The U.S. Congress has never passed an anti-spam law, despite nearly two dozen bills brought before the House and Senate in half a decade of trying. “We’ve had some terrific debates about combating spam, but the bills have just died,” says Representative Fred Upton, a Michigan Republican who chairs one of the subcommittees considering spam legislation. “Meanwhile, spam has proliferated, consumer patience has worn thin, and the volume of spam threatens to clog the arteries of the Internet.”
This isn’t the first time Washington has been slow to respond to public demands for relief from unsolicited advertising. In 1991, in the same telecommunications legislation that succeeded in bringing an end to junk faxes, Congress called on the FCC to consider establishing a “single national database” of citizens “who object to receiving telephone solicitations.” But it was not until June of 2003 that the FCC and FTC finally introduced a national Do Not Call Registry, to which Americans have stampeded. As of this writing, less than two months after the registry was activated, about 30 million phone numbers have been registered — and the telemarketers are worried, warning of lost jobs and even suing the FCC and FTC for abridgement of their First Amendment rights.
One of the bills presently before Congress would create a similar database for e-mail addresses: a national No-Spam Registry. The bill, sponsored by Charles Schumer, New York Democrat, would authorize the FTC to fine spammers up to $5,000 for each unsolicited commercial e-mail sent to an address on the registry. Other pending legislation would impose even greater penalties; one bill, for instance, would allow Internet service providers to sue spammers for up to $1.5 million.
Past spam bills have died in Congress — in part because committees have squabbled over jurisdiction — but recent reports about the growing magnitude of the spam problem have brought a new sense of urgency to Capitol Hill. Although statistics on the amount of spam and its economic impact vary wildly, it is certain that there are now billions of spam e-mails sent each day; that American corporations are spending hundreds of millions of dollars each year on anti-spam software; that spam is taking a toll on the productivity of the American workforce; and that spammers bombard everyone, even children, with pornographic smut.

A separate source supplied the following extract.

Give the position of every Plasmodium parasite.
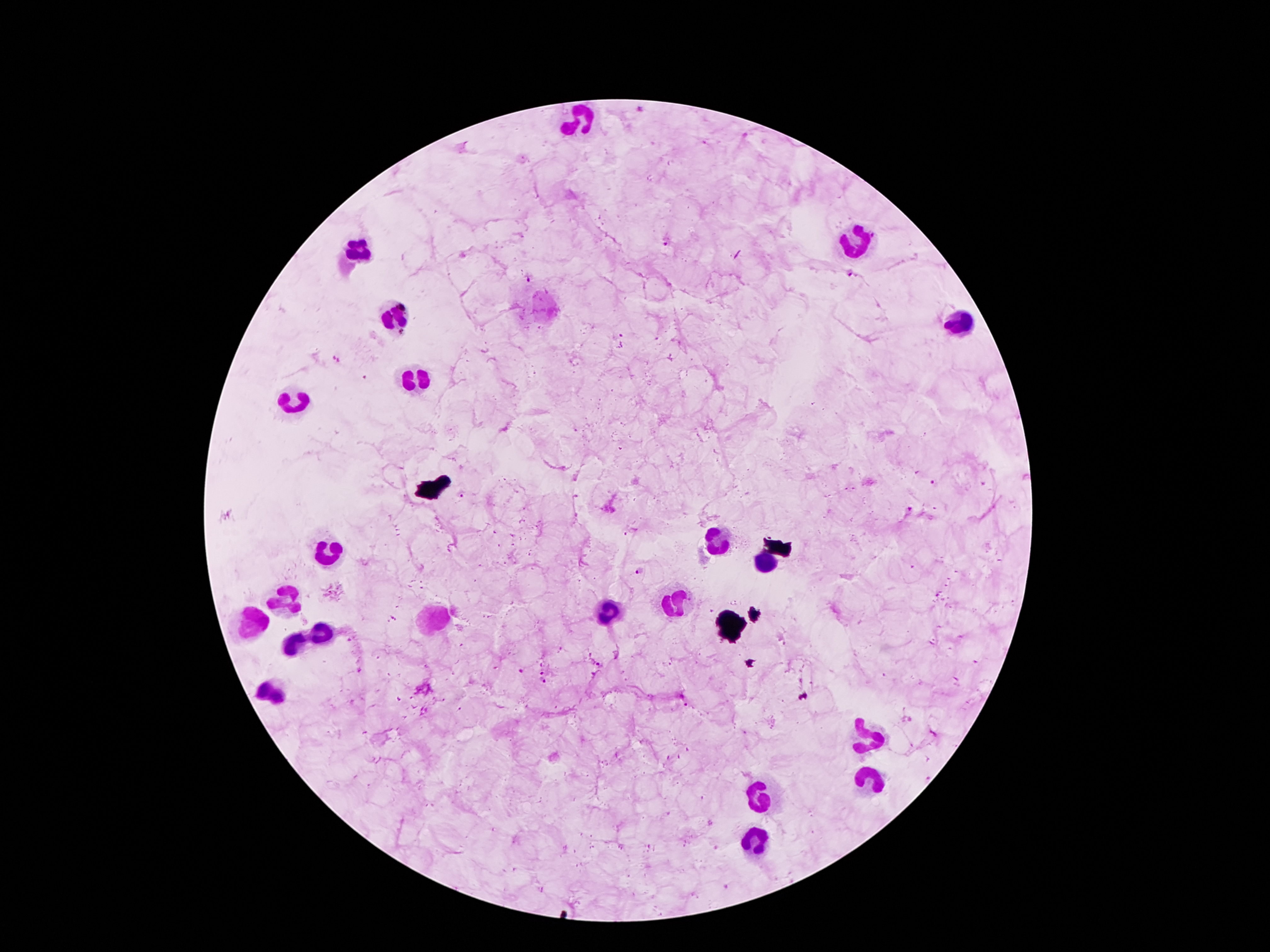
Approximate object centers, in pixels from the top-left corner.
Plasmodium parasites: (x=641, y=110), (x=668, y=240), (x=852, y=273), (x=528, y=277), (x=336, y=360), (x=934, y=484), (x=459, y=493), (x=630, y=532), (x=640, y=572), (x=601, y=666), (x=521, y=670), (x=544, y=671), (x=542, y=681).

It is also certain that spam is getting more dangerous. Not only is most spam deceptive — about two-thirds, according to the FTC — but spammers are finding more creative ways to defraud people. In one especially pernicious technique called “phishing,” a spammer sends an e-mail that purports to come from a reputable company, like eBay, AOL, or Amazon.com. The e-mail directs the user to a website that imitates the logo and look of the real company, and the user is directed to enter certain personal information — like credit card or Social Security numbers — which the scamming spammer can then exploit.

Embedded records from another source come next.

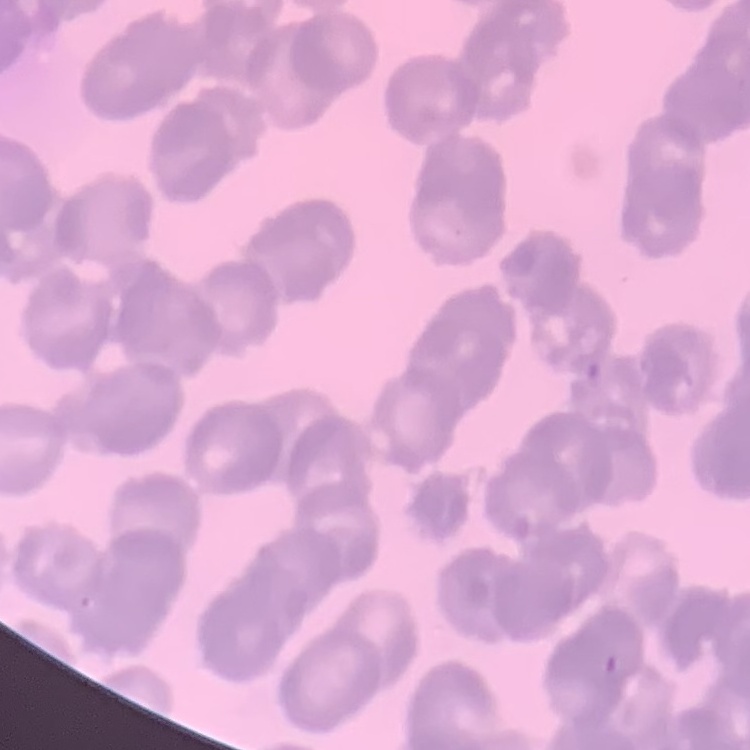

red_blood_cell_morphology: rouleaux formation
image_type: square crop of a larger photomicrograph
preparation: thin blood smear
stain: Field's or Giemsa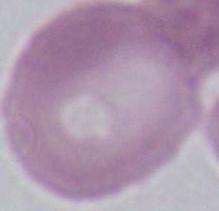

modality = micrograph
magnification = 1000x
identification = erythrocyte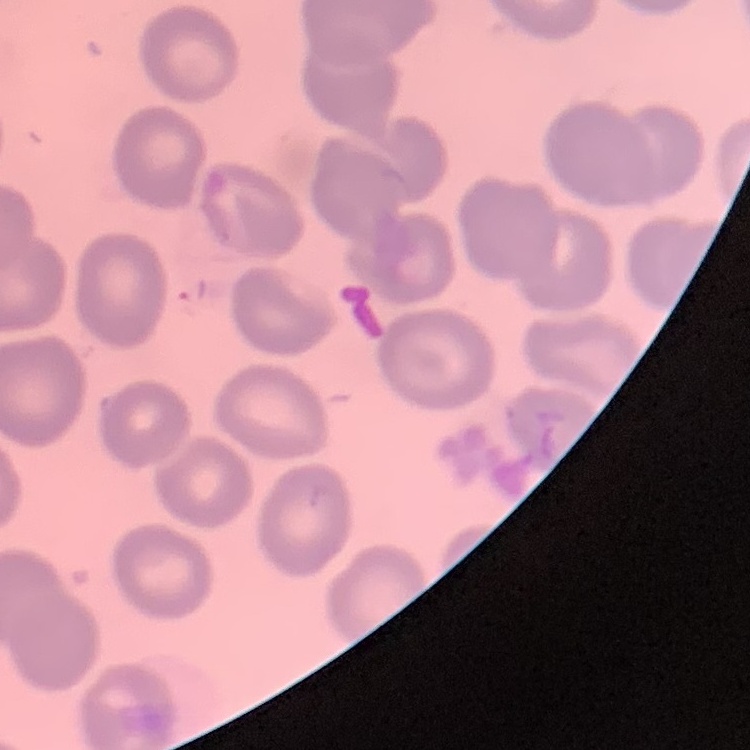
erythrocyte morphology = no rouleaux formation
preparation = thin blood smear
stain = Field's or Giemsa
image type = square crop of a larger photomicrograph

As the spam problem has grown worse, several states have passed anti-spam laws. Most of these laws require spammers to include a label in the e-mail subject line (like “ADV” or “ADV:ADULT”); many carry penalties of tens of thousands of dollars for violators; and some require that spam e-mails include instructions for users to unsubscribe from spam lists. But it is far from clear that legislation, from either the states or Congress, will reduce spam in any way — partly because so much spam comes from overseas, beyond the reach of U.S. law enforcement. Also, it’s possible that some anti-spam laws will perversely make the spam problem worse, by giving spammers legal protection as long as they conform to certain requirements.

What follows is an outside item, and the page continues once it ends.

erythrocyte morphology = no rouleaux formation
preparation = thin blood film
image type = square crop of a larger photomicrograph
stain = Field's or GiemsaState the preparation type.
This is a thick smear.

Many companies and individuals are turning to technological solutions to the spam problem, like spam filters, or the increasingly popular “whitelist” approach. The filters try to automatically identify spam and keep it out, or file it in a designated folder. But they can easily mistake desired or important e-mail for spam, and keep you from seeing it (in fact, when the FTC started sending out confirmation e-mails to people who had signed onto the Do Not Call Registry this summer, many filters blocked them as though they were spam). Whitelists, meanwhile, take an even more radical approach, admitting e-mails only from pre-approved addresses. Although a whitelist can keep your inbox completely free of spam, it will also make it much more difficult for old friends or legitimate strangers to contact you — thus partly undermining the openness and connectivity that make the Internet so valuable.
The ideal spam solution would probably combine punitive sticks and technological gates: stiff, if barely enforceable, penalties for spammers, and improved filtering technology that screens out spam without blocking some wanted or merely unexpected e-mail. Software firms are working on the gates; now it’s up to Congress to find some sturdy sticks.